Ao abrir a porta da van, Trivellato, mostrou centenas de potes cheios de machos que seriam soltos nas horas seguintes. Cada um continha entre 500 e 1000 mosquitos. Naquela volta seriam poucos mosquitos liberados, apenas 250 mil, bem menos do que a capacidade de 800 mil do veículo. Com os cintos de segurança afivelados, não demorou muito para o que a van começasse a seguir o trajeto assinalado por pontos vermelhos na tela de um tablet.

Ao passar por cada um destes pontos, Trivellato abria um pote e soltava os mosquitos por meio de um tubo instalado na janela do carro. "Os Aedes aegypti não voam por grandes distâncias, em média, eles circulam em uma área entre 100 e 250 metros de diâmetro", explicou Trivelato ressaltando a razão pela qual a abertura de cada pote ser feita em curtos intervalos de tempo durante o trajeto.

Apesar do passeio com os mosquitos ser atribulado por causa de buracos e quebra molas nas ruas, o coordenador de operações de campo comemora o conforto da van. "Você precisava ver como a gente soltava os mosquitos na Bahia, a gente ia na caçamba aberta da caminhonete", contou ele, sem muita saudades. No ano de 2012, o Aedes do bem foi testado nas cidades de Juazeiro e Jacobina, ambas na Bahia. Na época, a pesquisa foi feita em parceria com a Organização Social Moscamed.

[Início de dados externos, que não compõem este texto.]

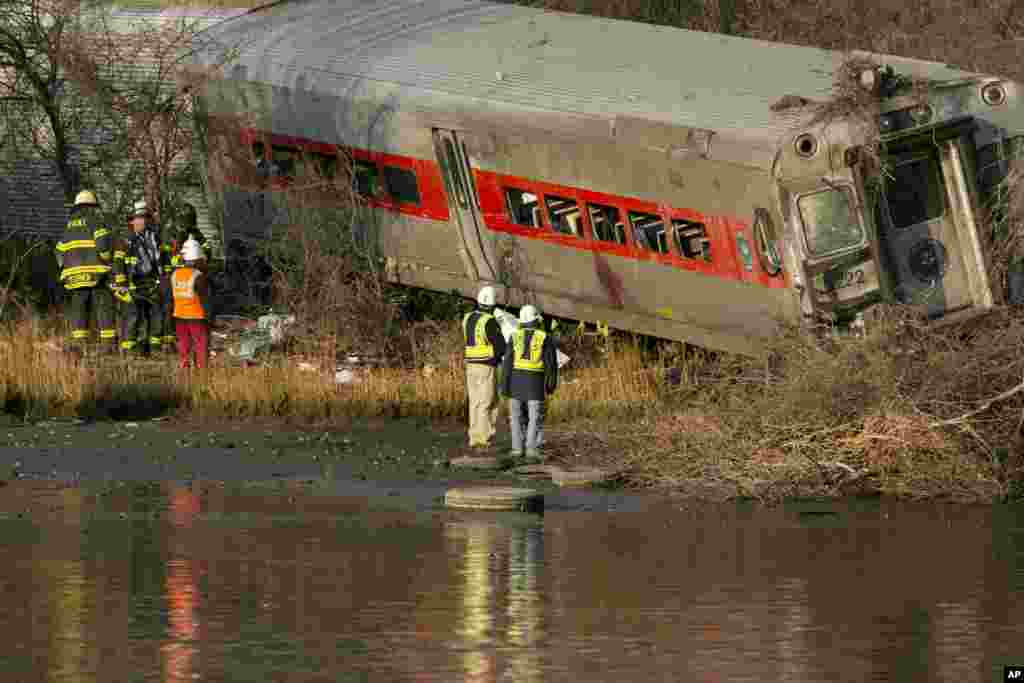 Officials with the National Transportation Safety Board inspect a derailed Metro North commuter train where it almost fell into the Harlem River, Dec. 1, 2013 in the Bronx borough of New York. 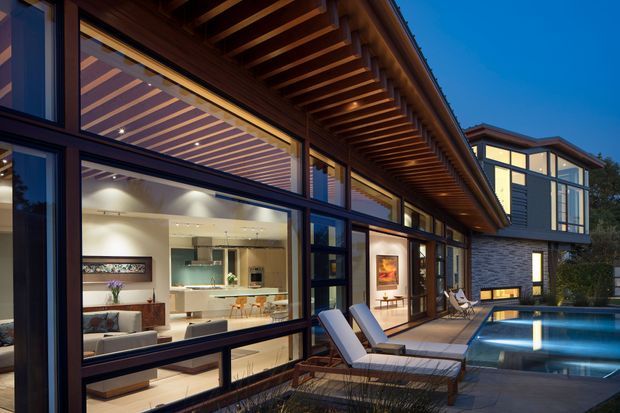 Twilight exterior view of a contemporary residence with extensive floor-to-ceiling glazing, dark framed windows, warm timber soffits and exposed pergola-style roof beams. The open-plan living and kitchen areas are visible through the glazing, while a paved terrace with lounge chairs leads to a rectangular swimming pool. A projecting upper-level wing is visible at the right.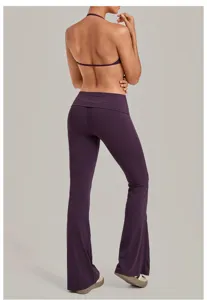 Women folded waist flare yoga pants and halter sports bra set back view fitness workout outfit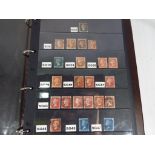 A very good collection of UK Victorian and later postage stamps mounted in an album,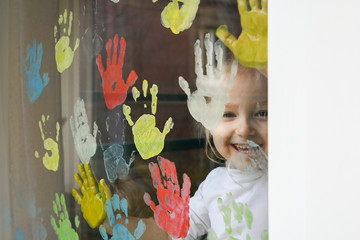 Girl paints with palms on the window. Quarantine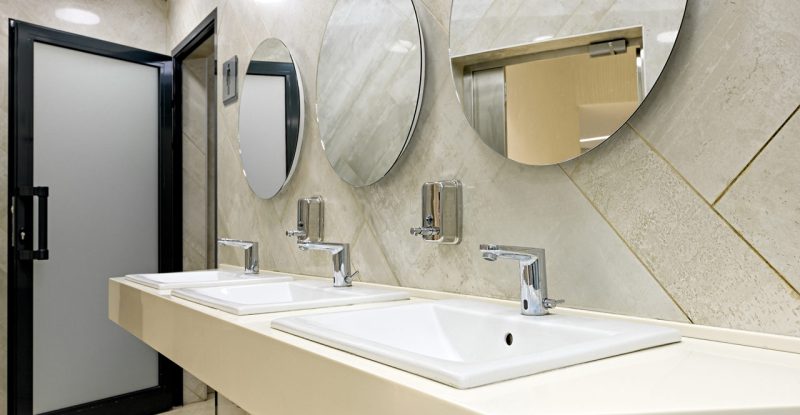 A bathroom vanity area, three sinks on a countertop, and three circular mirrors against a tiled wall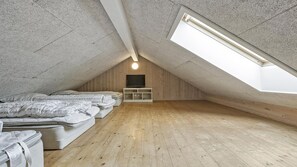 Ein kleines Schlafzimmer im Dachgeschoss mit geneigter Decke, Holzboden, einem Bett, einem Fernseher und einem Oberlicht.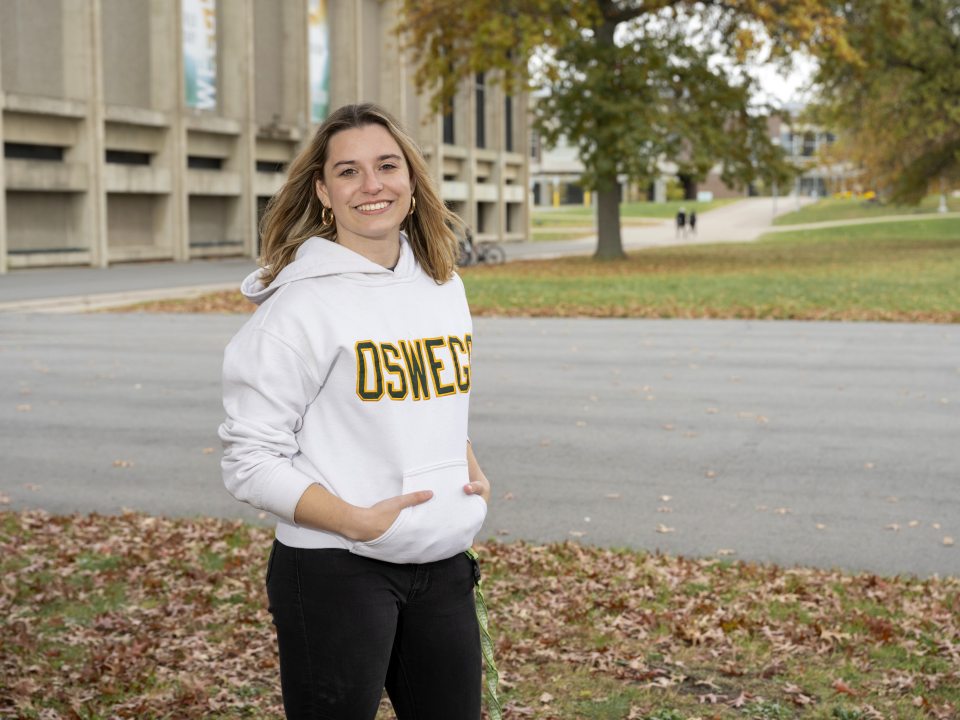 female student standing in the quad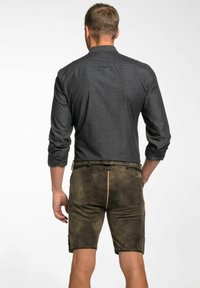 Dunkelgraues, langärmliges Hemd mit hochgekrempelten Ärmeln, kombiniert mit braunen Lederhosen. Die Shorts haben seitliche Taschen und eine strukturierte Oberfläche.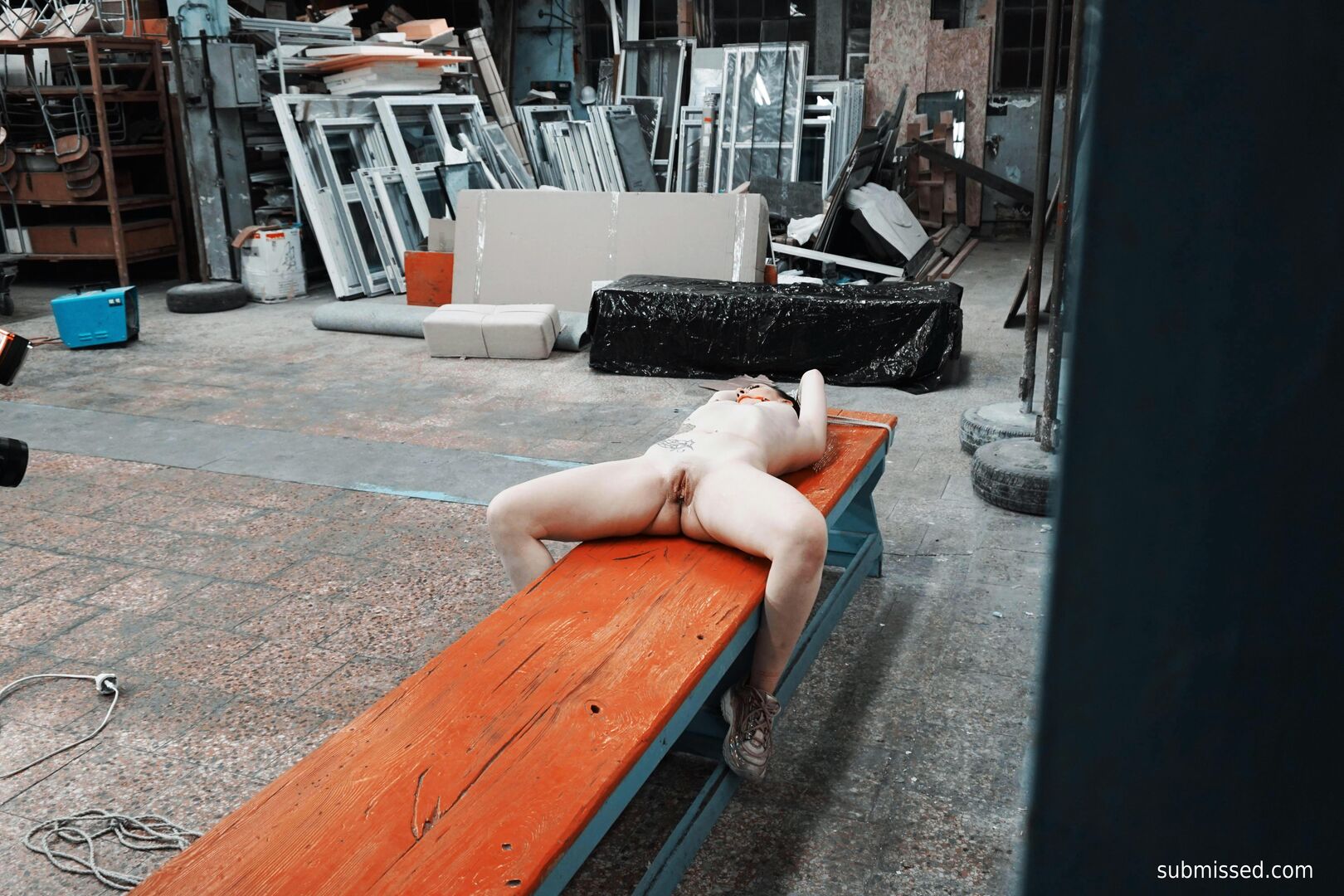 Gagged busty girl plays submissive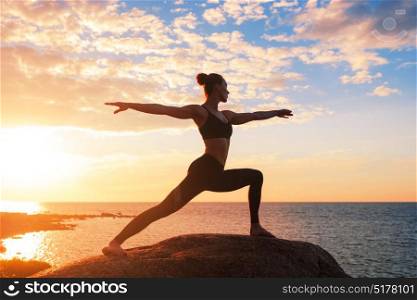 caucasian fitness woman practicing yoga. caucasian fitness woman practicing yoga at sunset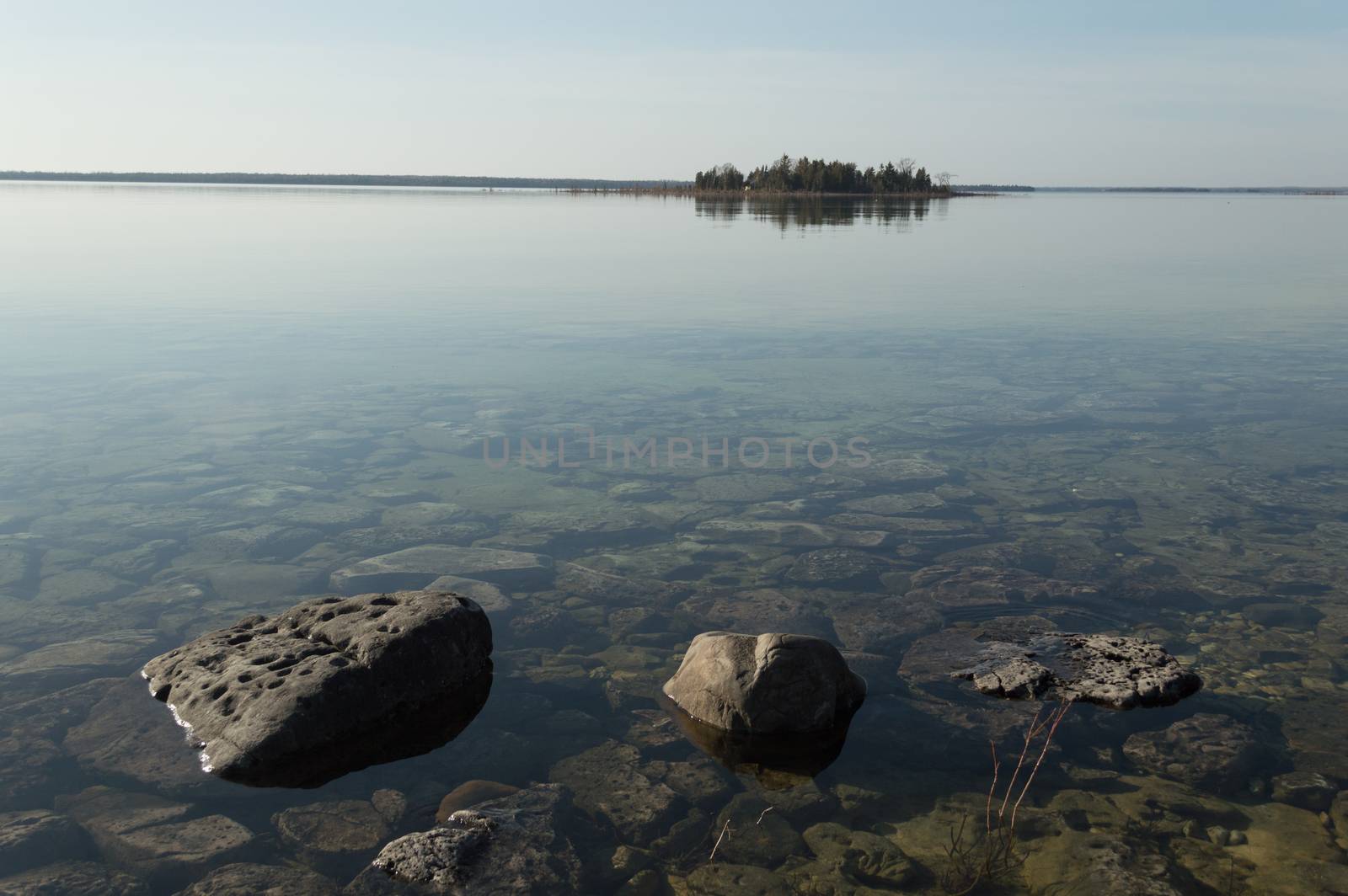 Dead calm afternoon image of shallow and clear lake huron water and limestone rocks along theshoreline.  A small tree-covered island is on the horizon. Overall feeling is a calm, peaceful, tranquil, serene and wild background.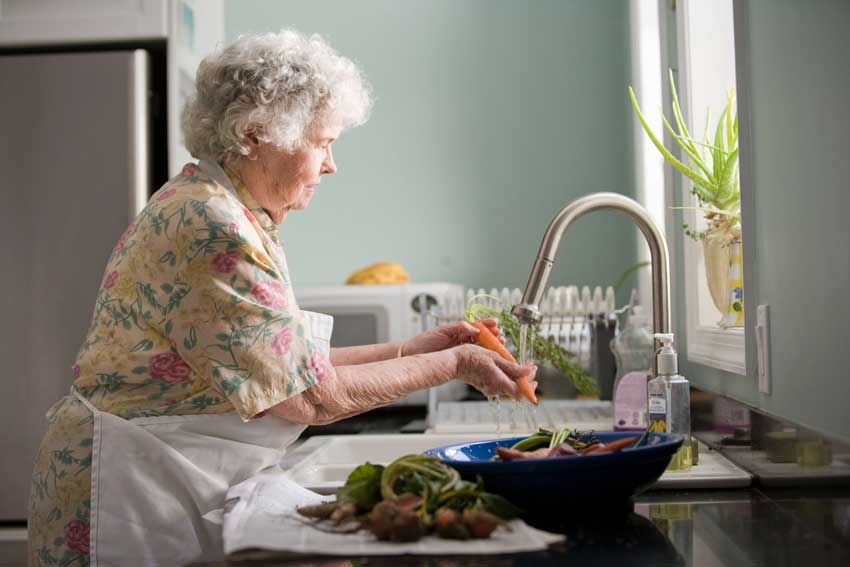 Elder Senior washing vegetables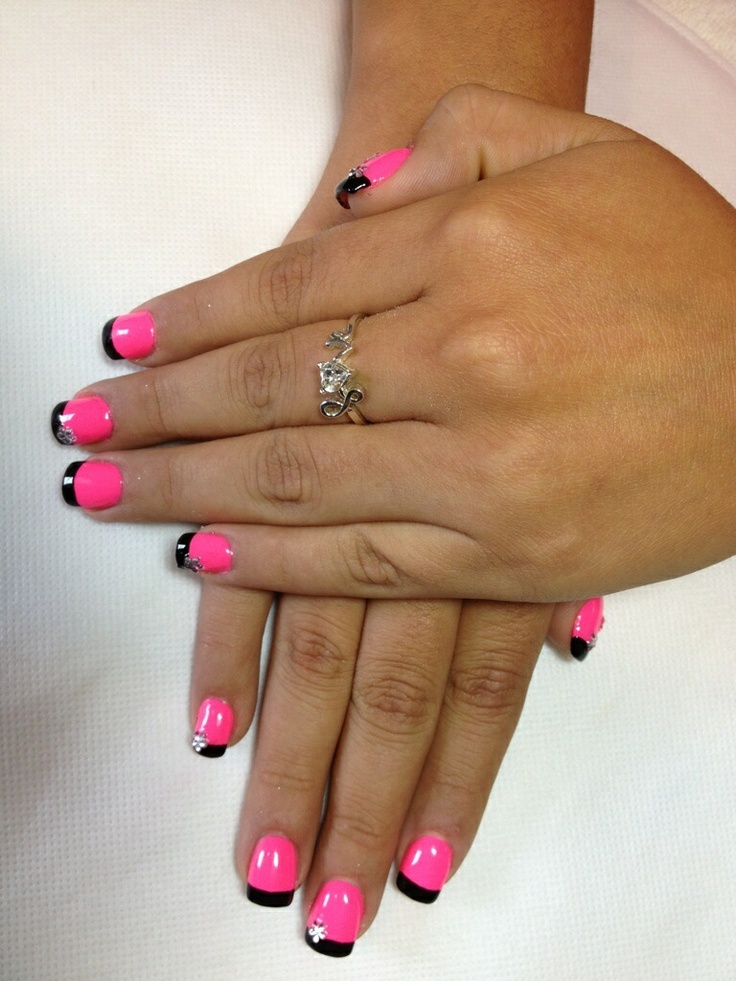 Bold Pink and Black Nail Art with Glamorous Rhinestone Accents.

Guilherme Trivellato soltando os mosquitos. Crédito: Lucas Jacinto

Outra evolução que Trivellato apontou das primeiras tentativas do projeto até hoje é a interação com a população dos locais onde os insetos são soltos. "Em Jacobina a gente cometeu o erro de soltar os nossos mosquitos à noite e sem ter feito uma comunicação clara com a população, o que não foi uma boa ideia pois o baiano é bravo", contou, entre risos.

Em Piracicaba, Trivellato conta que foi feito extenso trabalho de divulgação do mosquito. Segundo os dados divulgados pela Oxitec, a empresa britânica responsável, a redução de casos de dengue em no bairro de CECAP/Eldorado foi de mais de 91%. Além disso, a divulgação deixa bastante claro um ponto importante em relação aos mosquitos que são soltos pela cidade: os machos não picam.